**Given task 1**
List every person named in the family remembrance of Arthur Ashe, other than Arthur himself.
**Given task 2**
Continue the family remembrance of Arthur Ashe from its final sentence.

**Article**

+---+

Ashe with his family. His sister, Loretta Ashe Harris (center), is in the pink suit. (Photo courtesy Loretta Ashe Harris)
The brother. The uncle. Those are sides of Arthur Jr. that many people don’t know — all the postcards he and Jeanne sent my children, David Jr. and La Chandra, the birthday calls made from wherever he was.
He never forgot people or family. Arthur was just friendly. He wouldn’t turn down an autograph; he would talk to you while some athletes would look the other way.
Arthur and I did not grow up under the same roof, but it was like we were raised together. We had two different moms but the same dad. When I was in Gum Spring, Arthur was off doing his thing — at UCLA and then in the Army. Coming home to Gum Spring was like a resort to him. It didn’t matter what he rode in. You could pick him up in a truck. That’s what I liked about him.
Every time he visited, he would ask what kind of trouble I was getting into. Like him, I was never getting into any trouble, especially under our father’s watchful eye.
When I was 15, I thought I was the girl at Goochland High School because Arthur had given me his burgundy Mustang. It had a black interior, and I have a picture of me standing with the door open as I was getting ready to take myself to the prom in it.
Despite traveling the world and moving to New York City, Arthur always kept in touch and made trips home — he and I would go fishing, he would go hunting with my dad. When he found out my husband, David, was going to serve in the Air Force in Germany while I had a little baby at home, Arthur Jr. gave me his credit card to use so that I could call David more often. Arthur just had the natural gift of fathering.

+---+

**Material shown**

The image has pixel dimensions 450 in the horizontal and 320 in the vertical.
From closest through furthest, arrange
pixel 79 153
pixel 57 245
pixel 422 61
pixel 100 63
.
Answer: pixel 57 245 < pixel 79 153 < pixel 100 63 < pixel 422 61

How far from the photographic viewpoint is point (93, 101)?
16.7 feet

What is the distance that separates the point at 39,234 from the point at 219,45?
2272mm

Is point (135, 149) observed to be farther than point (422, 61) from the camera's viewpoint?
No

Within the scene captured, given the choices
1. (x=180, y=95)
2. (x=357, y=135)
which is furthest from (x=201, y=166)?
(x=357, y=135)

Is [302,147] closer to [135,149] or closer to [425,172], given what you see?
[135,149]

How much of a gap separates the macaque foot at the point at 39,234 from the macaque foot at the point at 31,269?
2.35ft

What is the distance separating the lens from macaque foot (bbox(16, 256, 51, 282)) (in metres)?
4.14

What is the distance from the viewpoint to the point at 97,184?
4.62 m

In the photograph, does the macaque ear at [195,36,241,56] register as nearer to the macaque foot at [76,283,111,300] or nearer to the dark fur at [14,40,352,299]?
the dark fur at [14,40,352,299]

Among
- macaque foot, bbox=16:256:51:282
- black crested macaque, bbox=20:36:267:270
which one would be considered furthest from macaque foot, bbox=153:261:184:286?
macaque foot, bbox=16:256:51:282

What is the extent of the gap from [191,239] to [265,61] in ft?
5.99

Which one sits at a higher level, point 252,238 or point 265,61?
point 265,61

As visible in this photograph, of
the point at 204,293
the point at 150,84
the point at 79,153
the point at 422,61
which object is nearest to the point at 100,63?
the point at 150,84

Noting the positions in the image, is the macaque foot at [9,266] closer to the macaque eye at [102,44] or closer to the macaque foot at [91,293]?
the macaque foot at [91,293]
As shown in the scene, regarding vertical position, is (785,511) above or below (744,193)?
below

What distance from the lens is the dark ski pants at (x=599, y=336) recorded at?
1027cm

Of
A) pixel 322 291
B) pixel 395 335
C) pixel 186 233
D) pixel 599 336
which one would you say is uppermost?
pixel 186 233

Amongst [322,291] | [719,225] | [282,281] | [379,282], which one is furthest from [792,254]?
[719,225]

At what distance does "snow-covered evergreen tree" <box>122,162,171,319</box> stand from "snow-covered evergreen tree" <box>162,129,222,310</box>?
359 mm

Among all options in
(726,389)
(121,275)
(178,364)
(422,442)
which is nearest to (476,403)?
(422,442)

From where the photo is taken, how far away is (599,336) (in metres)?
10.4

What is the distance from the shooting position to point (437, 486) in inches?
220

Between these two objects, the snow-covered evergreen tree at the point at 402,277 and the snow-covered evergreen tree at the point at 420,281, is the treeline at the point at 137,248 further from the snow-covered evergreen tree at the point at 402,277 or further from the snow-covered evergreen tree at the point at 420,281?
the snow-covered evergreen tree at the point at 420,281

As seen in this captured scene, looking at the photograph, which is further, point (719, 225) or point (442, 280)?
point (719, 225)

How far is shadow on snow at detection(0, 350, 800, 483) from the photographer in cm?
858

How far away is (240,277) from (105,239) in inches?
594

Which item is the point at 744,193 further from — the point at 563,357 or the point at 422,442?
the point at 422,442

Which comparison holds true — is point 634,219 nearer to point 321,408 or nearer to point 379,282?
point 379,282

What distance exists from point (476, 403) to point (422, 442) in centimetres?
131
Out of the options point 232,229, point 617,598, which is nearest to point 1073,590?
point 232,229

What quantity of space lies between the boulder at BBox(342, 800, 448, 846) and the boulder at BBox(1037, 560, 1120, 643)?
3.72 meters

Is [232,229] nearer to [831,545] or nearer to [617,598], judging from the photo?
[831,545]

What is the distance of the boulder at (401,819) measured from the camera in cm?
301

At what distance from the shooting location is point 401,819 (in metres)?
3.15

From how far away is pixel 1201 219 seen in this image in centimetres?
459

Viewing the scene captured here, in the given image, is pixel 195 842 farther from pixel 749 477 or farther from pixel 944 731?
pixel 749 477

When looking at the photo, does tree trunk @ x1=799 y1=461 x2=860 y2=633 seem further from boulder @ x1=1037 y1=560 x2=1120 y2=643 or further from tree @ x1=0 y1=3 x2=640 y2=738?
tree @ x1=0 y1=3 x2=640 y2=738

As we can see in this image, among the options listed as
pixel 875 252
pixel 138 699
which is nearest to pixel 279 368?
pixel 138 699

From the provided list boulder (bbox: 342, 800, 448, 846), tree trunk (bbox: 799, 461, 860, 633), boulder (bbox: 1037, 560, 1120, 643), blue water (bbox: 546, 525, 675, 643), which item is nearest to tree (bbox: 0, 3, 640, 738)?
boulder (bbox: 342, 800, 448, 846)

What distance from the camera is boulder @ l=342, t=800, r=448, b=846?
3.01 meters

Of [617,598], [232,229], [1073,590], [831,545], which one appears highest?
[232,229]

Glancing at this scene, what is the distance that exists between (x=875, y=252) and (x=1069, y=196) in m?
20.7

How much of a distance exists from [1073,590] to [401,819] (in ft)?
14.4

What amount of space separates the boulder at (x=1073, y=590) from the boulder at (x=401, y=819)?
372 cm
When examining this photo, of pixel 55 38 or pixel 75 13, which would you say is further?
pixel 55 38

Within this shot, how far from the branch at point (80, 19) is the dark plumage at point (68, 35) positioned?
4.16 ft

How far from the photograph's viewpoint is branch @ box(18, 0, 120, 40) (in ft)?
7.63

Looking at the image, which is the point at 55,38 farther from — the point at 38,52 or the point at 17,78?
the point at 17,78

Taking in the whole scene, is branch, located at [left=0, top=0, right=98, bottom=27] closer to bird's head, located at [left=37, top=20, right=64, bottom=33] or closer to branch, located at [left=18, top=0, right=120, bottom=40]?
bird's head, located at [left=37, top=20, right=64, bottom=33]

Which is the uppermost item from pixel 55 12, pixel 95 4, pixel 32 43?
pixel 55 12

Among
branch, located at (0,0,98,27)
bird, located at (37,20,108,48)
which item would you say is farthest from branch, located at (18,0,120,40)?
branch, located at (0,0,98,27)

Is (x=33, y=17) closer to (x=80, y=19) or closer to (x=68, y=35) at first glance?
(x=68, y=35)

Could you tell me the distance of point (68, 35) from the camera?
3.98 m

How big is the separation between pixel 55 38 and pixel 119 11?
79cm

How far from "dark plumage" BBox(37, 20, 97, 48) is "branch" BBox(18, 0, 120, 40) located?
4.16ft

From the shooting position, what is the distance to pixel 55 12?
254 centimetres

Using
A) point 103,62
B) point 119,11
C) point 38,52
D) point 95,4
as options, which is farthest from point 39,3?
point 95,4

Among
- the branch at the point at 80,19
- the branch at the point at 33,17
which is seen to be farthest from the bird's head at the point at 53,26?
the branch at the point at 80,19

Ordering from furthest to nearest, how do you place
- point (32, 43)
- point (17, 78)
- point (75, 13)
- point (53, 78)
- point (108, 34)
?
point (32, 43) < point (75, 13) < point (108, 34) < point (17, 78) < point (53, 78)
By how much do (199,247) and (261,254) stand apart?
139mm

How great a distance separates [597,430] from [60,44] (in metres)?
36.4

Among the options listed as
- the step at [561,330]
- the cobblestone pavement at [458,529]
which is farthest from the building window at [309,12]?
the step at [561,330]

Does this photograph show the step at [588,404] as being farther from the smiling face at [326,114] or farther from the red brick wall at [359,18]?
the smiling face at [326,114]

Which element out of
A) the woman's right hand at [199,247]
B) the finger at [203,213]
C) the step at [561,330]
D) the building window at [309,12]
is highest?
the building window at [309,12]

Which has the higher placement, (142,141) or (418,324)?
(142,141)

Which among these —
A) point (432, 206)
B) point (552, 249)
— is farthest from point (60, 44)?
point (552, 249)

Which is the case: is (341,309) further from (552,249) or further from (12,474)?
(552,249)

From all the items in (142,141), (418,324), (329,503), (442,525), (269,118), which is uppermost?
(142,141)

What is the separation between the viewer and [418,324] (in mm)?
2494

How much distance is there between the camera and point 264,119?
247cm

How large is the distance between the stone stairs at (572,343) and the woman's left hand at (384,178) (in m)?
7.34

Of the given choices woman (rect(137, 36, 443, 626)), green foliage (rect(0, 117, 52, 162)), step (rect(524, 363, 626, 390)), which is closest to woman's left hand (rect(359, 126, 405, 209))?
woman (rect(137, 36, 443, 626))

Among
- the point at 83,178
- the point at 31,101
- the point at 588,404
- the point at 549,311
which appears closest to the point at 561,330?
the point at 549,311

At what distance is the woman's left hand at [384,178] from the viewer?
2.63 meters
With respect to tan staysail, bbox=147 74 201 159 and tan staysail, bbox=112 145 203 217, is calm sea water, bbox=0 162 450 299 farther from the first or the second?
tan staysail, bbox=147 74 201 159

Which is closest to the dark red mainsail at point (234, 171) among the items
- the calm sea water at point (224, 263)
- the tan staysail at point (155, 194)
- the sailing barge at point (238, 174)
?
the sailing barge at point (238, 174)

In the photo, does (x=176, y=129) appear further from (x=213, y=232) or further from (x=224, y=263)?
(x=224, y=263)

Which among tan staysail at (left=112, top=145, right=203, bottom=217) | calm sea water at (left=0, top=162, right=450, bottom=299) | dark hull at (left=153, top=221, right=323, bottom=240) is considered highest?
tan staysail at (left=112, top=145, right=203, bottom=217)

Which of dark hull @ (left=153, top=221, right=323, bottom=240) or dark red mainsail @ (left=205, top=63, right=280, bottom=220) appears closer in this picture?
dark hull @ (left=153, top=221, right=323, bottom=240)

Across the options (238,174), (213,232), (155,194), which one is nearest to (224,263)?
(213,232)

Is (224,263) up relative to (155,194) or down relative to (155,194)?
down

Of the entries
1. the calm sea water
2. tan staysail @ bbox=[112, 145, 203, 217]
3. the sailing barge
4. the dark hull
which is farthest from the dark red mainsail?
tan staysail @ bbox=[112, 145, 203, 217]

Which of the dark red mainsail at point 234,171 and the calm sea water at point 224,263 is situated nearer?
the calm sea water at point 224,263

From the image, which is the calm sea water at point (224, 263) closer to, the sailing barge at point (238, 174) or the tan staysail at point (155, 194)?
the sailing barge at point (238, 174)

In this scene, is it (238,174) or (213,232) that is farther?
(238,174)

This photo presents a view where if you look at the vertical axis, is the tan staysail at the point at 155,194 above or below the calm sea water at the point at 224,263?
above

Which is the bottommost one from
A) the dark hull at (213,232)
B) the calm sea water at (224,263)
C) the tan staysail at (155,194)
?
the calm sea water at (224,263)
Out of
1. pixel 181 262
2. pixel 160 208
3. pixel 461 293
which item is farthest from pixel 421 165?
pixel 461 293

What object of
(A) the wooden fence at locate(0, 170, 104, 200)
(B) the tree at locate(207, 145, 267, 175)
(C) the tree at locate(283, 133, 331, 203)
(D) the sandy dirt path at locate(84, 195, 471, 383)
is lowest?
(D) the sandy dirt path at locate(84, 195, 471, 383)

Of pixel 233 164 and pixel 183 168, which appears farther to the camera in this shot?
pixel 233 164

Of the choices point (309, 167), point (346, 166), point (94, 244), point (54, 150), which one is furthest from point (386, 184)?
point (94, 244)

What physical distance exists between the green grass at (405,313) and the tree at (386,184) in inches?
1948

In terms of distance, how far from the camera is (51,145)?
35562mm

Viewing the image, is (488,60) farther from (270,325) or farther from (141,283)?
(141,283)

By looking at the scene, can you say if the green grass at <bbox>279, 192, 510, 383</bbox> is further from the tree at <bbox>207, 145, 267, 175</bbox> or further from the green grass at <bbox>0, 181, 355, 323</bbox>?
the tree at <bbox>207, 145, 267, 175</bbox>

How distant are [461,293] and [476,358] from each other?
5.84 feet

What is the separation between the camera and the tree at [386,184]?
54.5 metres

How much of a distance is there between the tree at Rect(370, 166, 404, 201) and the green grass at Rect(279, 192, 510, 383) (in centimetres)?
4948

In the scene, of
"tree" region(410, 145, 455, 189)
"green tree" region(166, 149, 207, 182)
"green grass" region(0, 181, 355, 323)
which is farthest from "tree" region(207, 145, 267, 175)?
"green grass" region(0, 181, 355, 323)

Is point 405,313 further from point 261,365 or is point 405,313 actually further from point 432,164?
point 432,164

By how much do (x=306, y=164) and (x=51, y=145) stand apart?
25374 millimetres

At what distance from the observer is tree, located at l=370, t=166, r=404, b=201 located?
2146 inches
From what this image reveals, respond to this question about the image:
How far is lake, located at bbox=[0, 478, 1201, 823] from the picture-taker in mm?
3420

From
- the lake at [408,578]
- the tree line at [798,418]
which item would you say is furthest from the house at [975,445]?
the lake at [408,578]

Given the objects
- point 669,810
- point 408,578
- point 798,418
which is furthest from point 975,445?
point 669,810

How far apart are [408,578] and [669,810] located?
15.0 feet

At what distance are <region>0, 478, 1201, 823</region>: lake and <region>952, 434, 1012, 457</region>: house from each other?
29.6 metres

+---+

**Answer 1**
Loretta Ashe Harris, Jeanne, David Jr., La Chandra, David

**Answer 2**
Some of my favorite memories are family trips we took to be with Arthur at Doral Estates in Miami — with all six of his nieces and nephews. It was his time to catch up with everyone, and we with him. I was the nanny, and Jeanne, his wife, would cook all the meals.
I remember one summer trip, before Jeanne and Arthur had their daughter, Camera, when he chose the movie for the entire family to see — the kids were 8 and up. Arthur loved going to the movies, so we loaded up the station wagon, and off we went. When the swear words started during the comedy, it sunk in that he had inadvertently taken everyone to an R-rated film.
Another summer, we celebrated his 40th birthday on July 10. “You know, I never had a birthday party with the family,” he told us, and that was true because he was away summers at tennis camps. So that year, we had a birthday party and birthday spanks for him.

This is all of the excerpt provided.